The Studio was Julie’s own special joy. Sam had built it for her when she assuaged her long-frustrated desire to be a physiotherapist by qualifying in aromatherapy. She now practised on friends of friends, choosing the oils for each massage with loving care: Hyssop for bruises, Chamomile for headaches; exotic eastern Jasmine or Patchouli for depression. This fragrant space was her temenos, a place of quiet transformation in the busy world of Honeydew Farm.
After the long process of moving to the country, renovating the ancient homestead, and renewing the relationships lifeline that each small town throws out to its surrounding farms, Sam and Julie had settled into a workable routine of semi-retirement. Surrounded by their pets, Higgle and Piggle, the bullterriers, Slinky the cat, and Radar, their beloved blind orphan lamb, they ministered to body and soul. Friends and paying guests enjoyed Sam’s storytelling and wine cellar and Julie’s food and spa treatments. They happily took interested guests to church or prayer meetings. At Honeydew, the new lambs, the free range chickens and the eager rose garden were symbols of promise in what Sam called their “post-offspring” years. Julie woke up young to each new morning.
She viewed her massage work as a ministry. With sure softness, her hands both spoke and listened as her patients entrusted their tired, tense bodies to her touch. In her temenos, no one noticed her habitual stutter. Her hands were Aaron to the Moses of her mouth. Only her clients’ speech rose and fell in the quiet room as they gradually yielded to her peacefulness. They sensed that their confidences were preserved like perfume, as precious as the fragrant essences that lined the shelves of the room. Every day Julie thanked God for the sensitive hands that enabled her to express her love.

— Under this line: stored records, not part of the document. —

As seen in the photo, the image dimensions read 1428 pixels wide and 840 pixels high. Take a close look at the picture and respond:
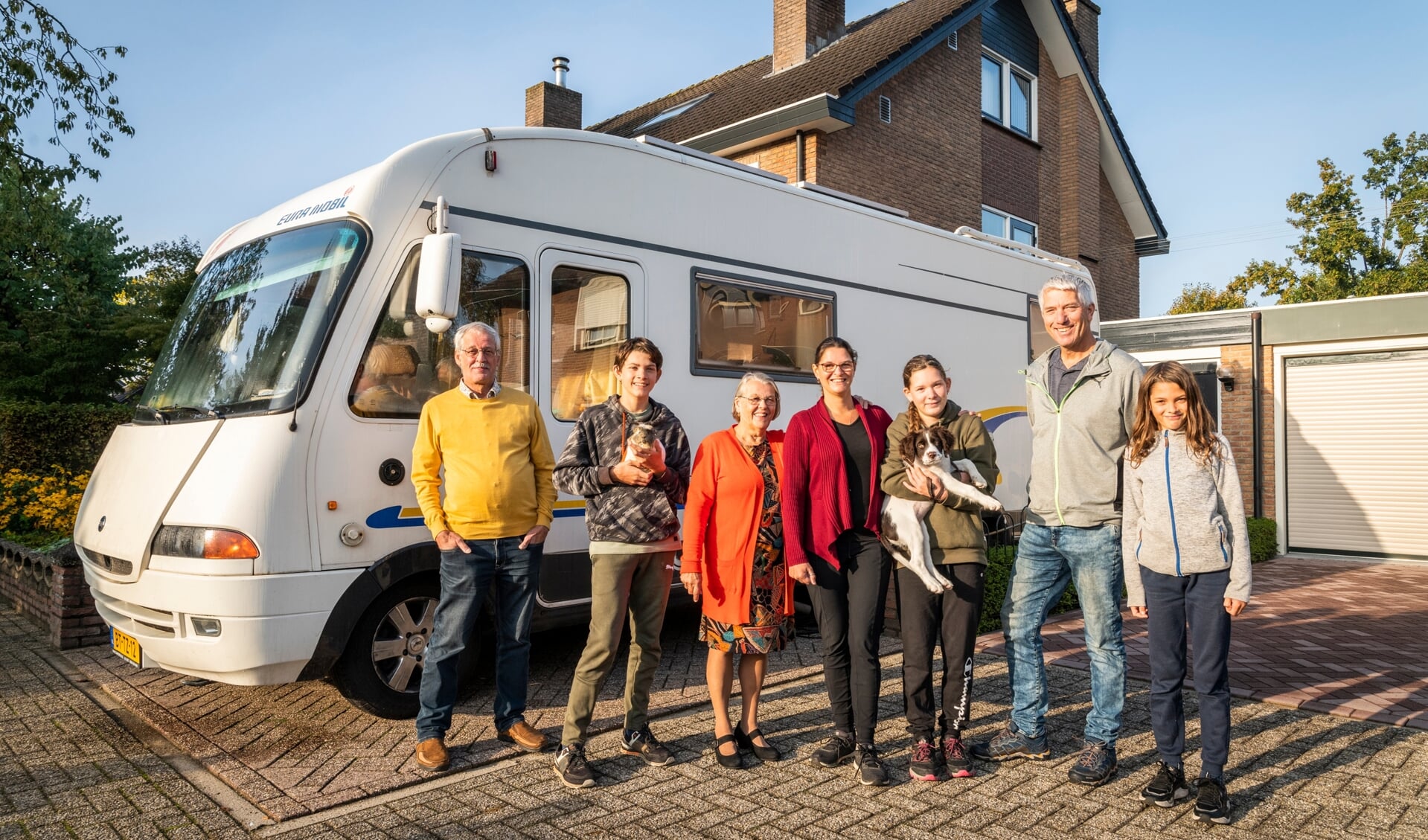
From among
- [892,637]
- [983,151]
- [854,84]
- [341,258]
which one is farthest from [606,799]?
[983,151]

Julie loved because she felt loved. Sam loved her, and God loved her. He had given His Son, His Lamb, so she might live. Her faith made sense of a violent and suffering universe, dividing between good and evil and providing redemption through personal relationship with the God of that universe. Aware that most Bible-believing Christian circles treated aromatherapy with suspicion, she had prayed earnestly for confirmation. Using the formulae she had learned at church and prayer group, she had, like Gideon, “laid fleeces before God”, and, like Abraham, “offered the gift back on the altar of obedience”. Following her instincts, and in clarity of conscience, Julie had then begun her practice, but determined to remain aware that “to everything there is a season” and that it might be for a season only.